In the latest episode of the battle of K-pop giants, HYBE, the home of BTS, took some swings at SM Entertainment’s business partnership with tech company Kakao, owner of a popular messaging app, Kakao M, and music streaming service Melon.
On Feb. 6, Kakao announced it would purchase a 9.05% stake in SM Entertainment, whose roster includes NCT 127 and Red Velvet. Three days later, HYBE announced it would acquire a 14.8% stake in SM Entertainment by purchasing the majority of shares of the company’s founder and legendary K-pop producer, Lee Soo Man. Following a campaign by an activist investor for SM Entertainment to reduce Lee’s role, the company canceled his producer contract on Dec. 31, 2022.

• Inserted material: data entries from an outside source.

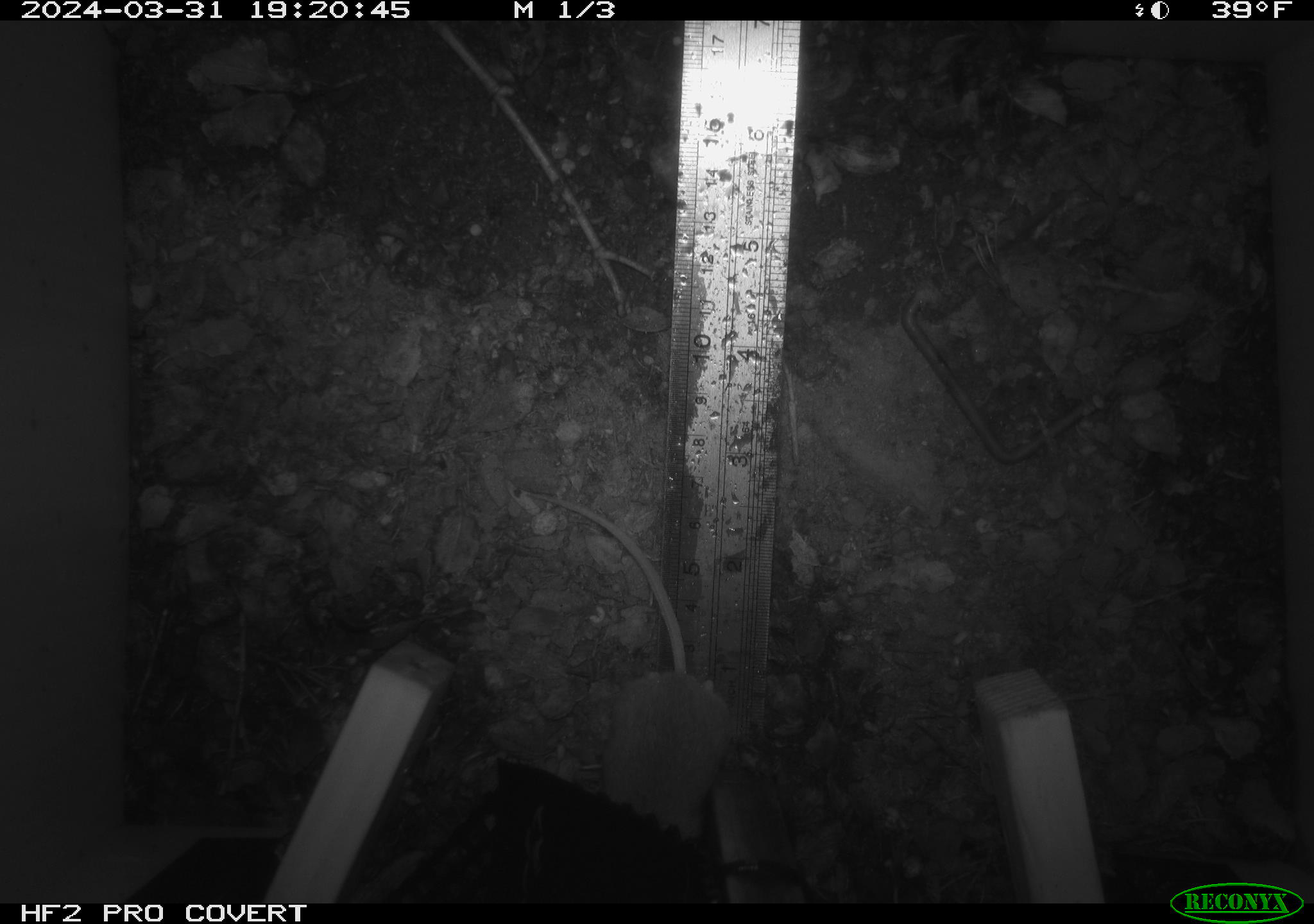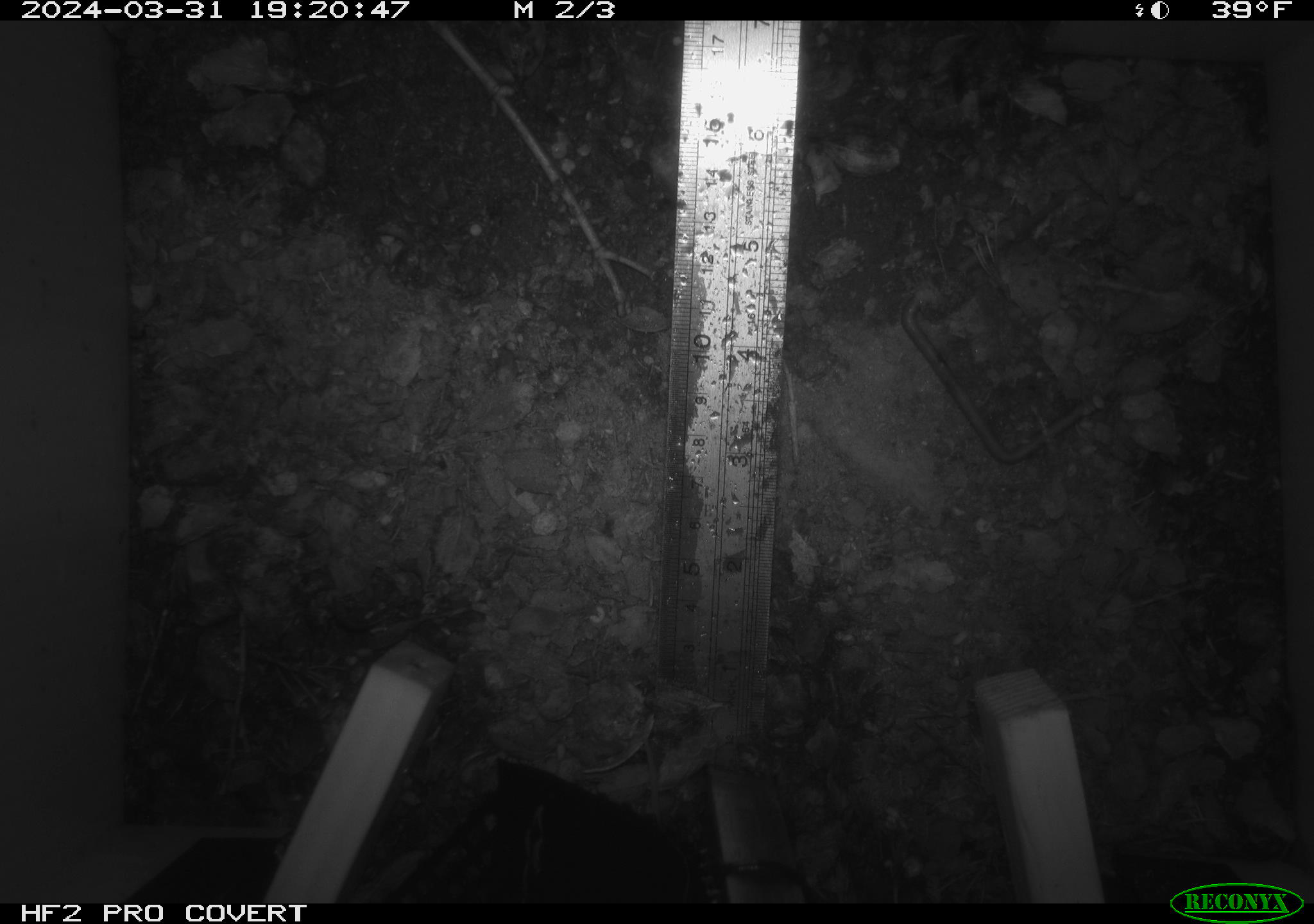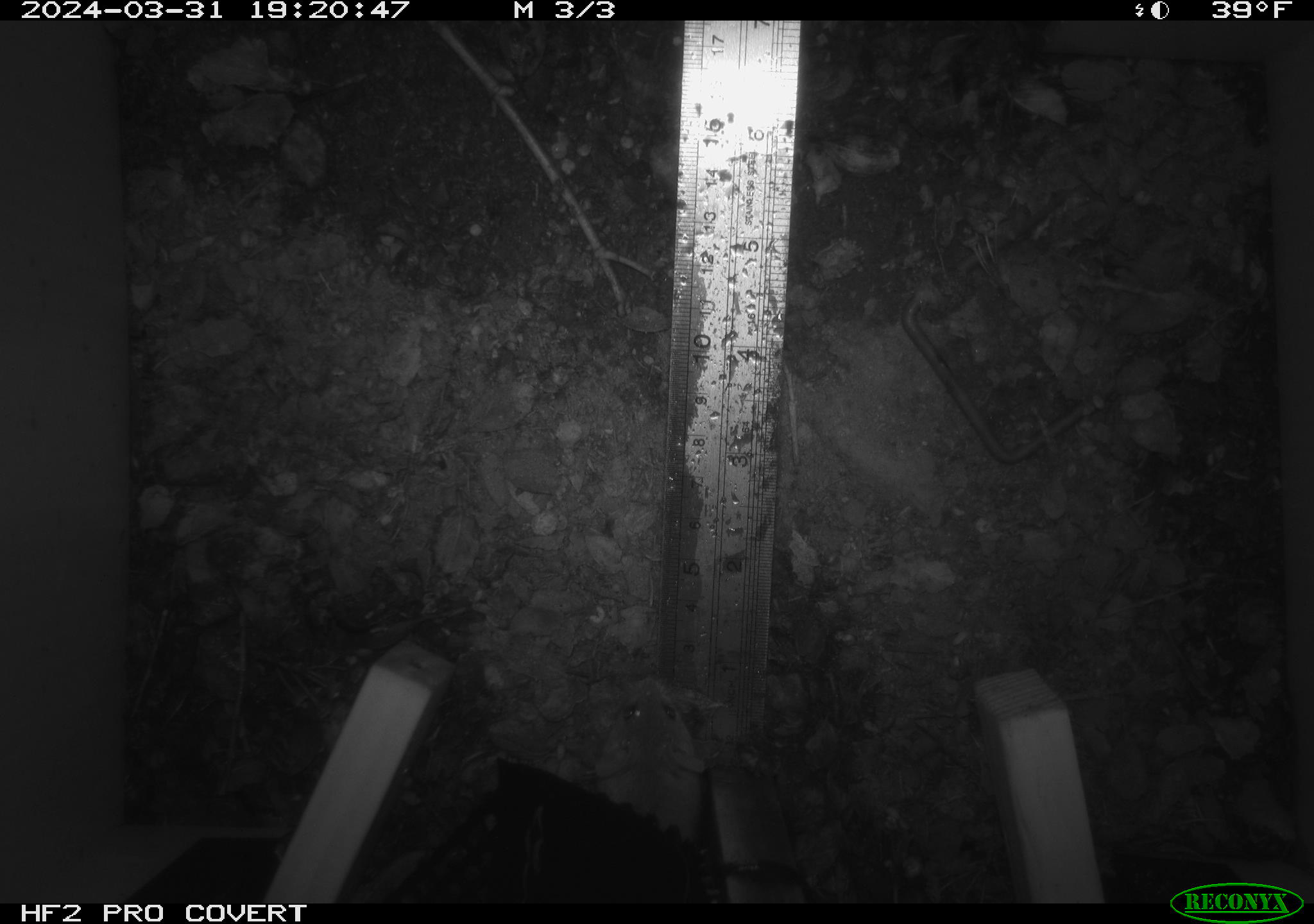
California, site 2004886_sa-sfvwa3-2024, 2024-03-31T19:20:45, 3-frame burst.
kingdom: Animalia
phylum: Chordata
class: Mammalia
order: Rodentia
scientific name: Rodentia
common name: mouse species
Mouse species (Rodentia).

SM Entertainment called HYBE’s investment “hostile M&A” and said its partnership with Kakao is “the first step” in its long-term transformation plan. HYBE sees SM Entertainment’s relationship with Kakao as one-sided and bad for shareholders.
“The contract between SM and Kakao, which grants acquisition of convertible bonds, undermines shareholder interest,” HYBE said in a statement Friday (Feb. 24). A clause grants Kakao or Kakao Entertainment the ability to “continuously increase its stake in SM” by allocating stocks issued through a paid-in capital increase to a third party, HYBE stated. “This will dilute the value of stocks owned by all shareholders other than Kakao or Kakao Entertainment.”
HYBE further argued the contract would hurt SM Entertainment’s chance of attracting “new strategic investors” and make it easier for Kakao “to seize control of SM’s management rights.”
HYBE also took issue with the Kakao’s role in managing SM Entertainment artists and distributing their music, arguing the contract gives Kakao an “unexpiring, exclusive” right to distribute SM Entertainment’s recorded music and allow Kakao Entertainment to manage SM Entertainment artists in North and South America.
In turn, SM Entertainment subsidiary SM Life Design will produce the recordings of Kakao Entertainment artists and provide a music video shooting set. “Compared with the important business rights that SM is handing over,” HYBE stated, “the return seems unreasonably small.”
After reviewing the contract’s legal issues, HYBE “will take all necessary legal measures, both civil and criminal,” it stated.